Violin Sonata No. 2 in G Major, Op. 13
About this Piece
Grieg was an accomplished pianist and toured regularly, mostly performing his own music. In addition to solo and duo piano pieces, these concerts usually included some of his songs (with his wife a frequent collaborator) and often one of his three violin sonatas. Grieg considered the sonatas to be among his finest works and he often played the piano part for them, at social gatherings as well as public concerts. “They represent,” he said in 1900, “periods in my development – the first naïve, rich in ideas; the second national; and the third with a wider horizon.”
It was the great Norwegian violinist Ole Bull who “discovered” Grieg, in the sense that it was he who persuaded Grieg’s parents to send him to the Leipzig Conservatory in 1858 at the age of 15. An ardent nationalist in many ways (he bought about 27 square miles of land in Pennsylvania and founded a utopian community called New Norway there in 1852), Bull used Norwegian folk elements in his own playing and compositions, and his influence can be clearly heard in Grieg’s Second Violin Sonata, which was composed in three joyful weeks the month after Grieg got married.
Grieg’s happiness is not immediately apparent, in an operatically sad introduction marked Lento doloroso. But that is an emotional feint that only puts the leaping glee of the ensuing spring dance in high relief. The taut sonata form of the movement, with its textbook exposition of two contrasting themes, development, recapitulation, and coda, shows that Grieg paid attention during his four somewhat forlorn years in Leipzig. But the unbridled zest of the dance is purely personal Grieg, with his ear on Norwegian folk music.

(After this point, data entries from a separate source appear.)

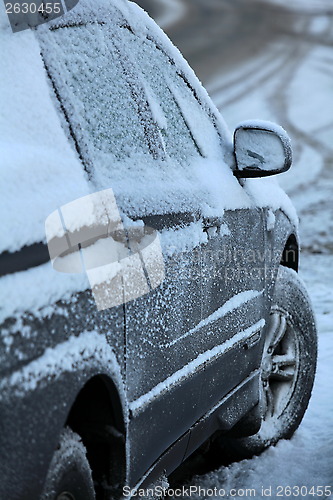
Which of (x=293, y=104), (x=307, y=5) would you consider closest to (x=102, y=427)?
(x=293, y=104)

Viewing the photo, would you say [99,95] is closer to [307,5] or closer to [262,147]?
[262,147]

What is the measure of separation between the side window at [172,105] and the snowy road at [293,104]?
4.81ft

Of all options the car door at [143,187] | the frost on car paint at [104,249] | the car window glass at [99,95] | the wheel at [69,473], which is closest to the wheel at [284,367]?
the car door at [143,187]

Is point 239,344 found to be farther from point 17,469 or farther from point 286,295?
point 17,469

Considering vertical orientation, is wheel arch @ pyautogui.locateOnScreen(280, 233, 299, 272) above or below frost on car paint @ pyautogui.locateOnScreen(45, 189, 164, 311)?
below

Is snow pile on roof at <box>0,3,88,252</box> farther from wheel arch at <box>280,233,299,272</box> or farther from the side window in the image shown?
wheel arch at <box>280,233,299,272</box>

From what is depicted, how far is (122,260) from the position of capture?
2.38 metres

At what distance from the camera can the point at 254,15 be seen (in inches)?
1693

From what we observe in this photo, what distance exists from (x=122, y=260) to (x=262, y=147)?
1264mm

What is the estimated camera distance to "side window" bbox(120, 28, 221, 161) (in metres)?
3.12

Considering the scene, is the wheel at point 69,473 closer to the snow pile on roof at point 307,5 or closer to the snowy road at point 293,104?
the snowy road at point 293,104

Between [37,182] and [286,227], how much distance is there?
86.7 inches

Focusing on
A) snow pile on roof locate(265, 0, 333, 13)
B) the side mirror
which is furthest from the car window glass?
snow pile on roof locate(265, 0, 333, 13)

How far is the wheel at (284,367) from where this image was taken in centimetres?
403
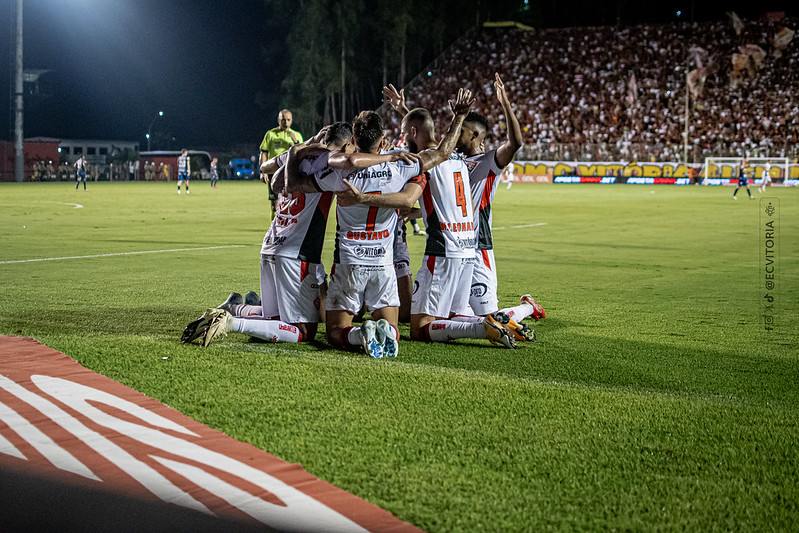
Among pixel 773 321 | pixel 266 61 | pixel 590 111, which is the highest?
pixel 266 61

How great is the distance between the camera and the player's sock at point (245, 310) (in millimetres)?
7223

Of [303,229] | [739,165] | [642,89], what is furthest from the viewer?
[642,89]

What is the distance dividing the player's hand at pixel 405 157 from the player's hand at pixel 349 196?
1.16 feet

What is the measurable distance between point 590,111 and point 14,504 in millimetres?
53154

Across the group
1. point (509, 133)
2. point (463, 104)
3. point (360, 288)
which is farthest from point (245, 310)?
point (509, 133)

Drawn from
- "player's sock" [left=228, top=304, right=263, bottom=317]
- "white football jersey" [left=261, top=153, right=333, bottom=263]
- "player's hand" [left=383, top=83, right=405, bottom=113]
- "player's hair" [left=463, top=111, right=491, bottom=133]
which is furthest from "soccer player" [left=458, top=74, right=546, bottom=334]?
"player's sock" [left=228, top=304, right=263, bottom=317]

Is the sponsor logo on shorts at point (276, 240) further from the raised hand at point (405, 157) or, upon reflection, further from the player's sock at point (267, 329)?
the raised hand at point (405, 157)

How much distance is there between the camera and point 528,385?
5336 millimetres

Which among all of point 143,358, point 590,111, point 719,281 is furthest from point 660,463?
point 590,111

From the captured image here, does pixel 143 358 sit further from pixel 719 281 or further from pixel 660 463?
pixel 719 281

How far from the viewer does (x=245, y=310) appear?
7.27 metres

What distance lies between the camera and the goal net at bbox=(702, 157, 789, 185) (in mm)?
Result: 45000

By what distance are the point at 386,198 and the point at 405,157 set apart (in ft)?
1.12

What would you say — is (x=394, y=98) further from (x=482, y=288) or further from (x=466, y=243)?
(x=482, y=288)
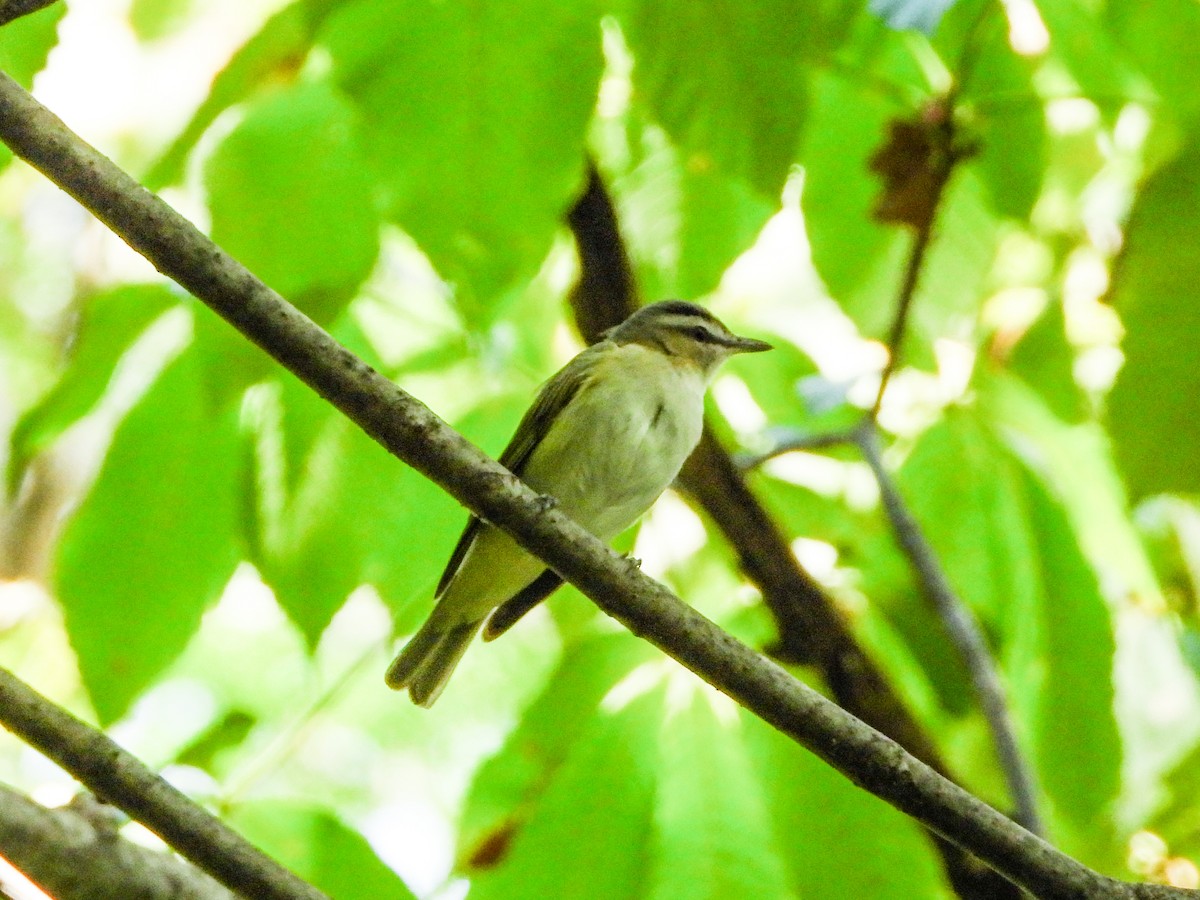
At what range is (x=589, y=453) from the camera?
402cm

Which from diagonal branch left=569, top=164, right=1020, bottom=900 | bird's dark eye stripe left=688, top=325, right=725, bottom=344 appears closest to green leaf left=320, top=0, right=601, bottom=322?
diagonal branch left=569, top=164, right=1020, bottom=900

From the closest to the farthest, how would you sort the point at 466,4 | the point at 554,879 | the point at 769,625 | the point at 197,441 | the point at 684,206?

Mercurial by temperament, Grieg never sustained a truly slow movement for long. The second movement of this sonata is marked Allegretto tranquillo, and though it does begin and end in the minor mode, the music seems to gravitate irresistibly to dance again, with clear references to the first movement and a peaceful country scene in the middle.
The finale is pure dance, boldly projected into conservatory-approved form. Its shadows are both passionate and fleeting, overwhelmed by sheer sunny exultation.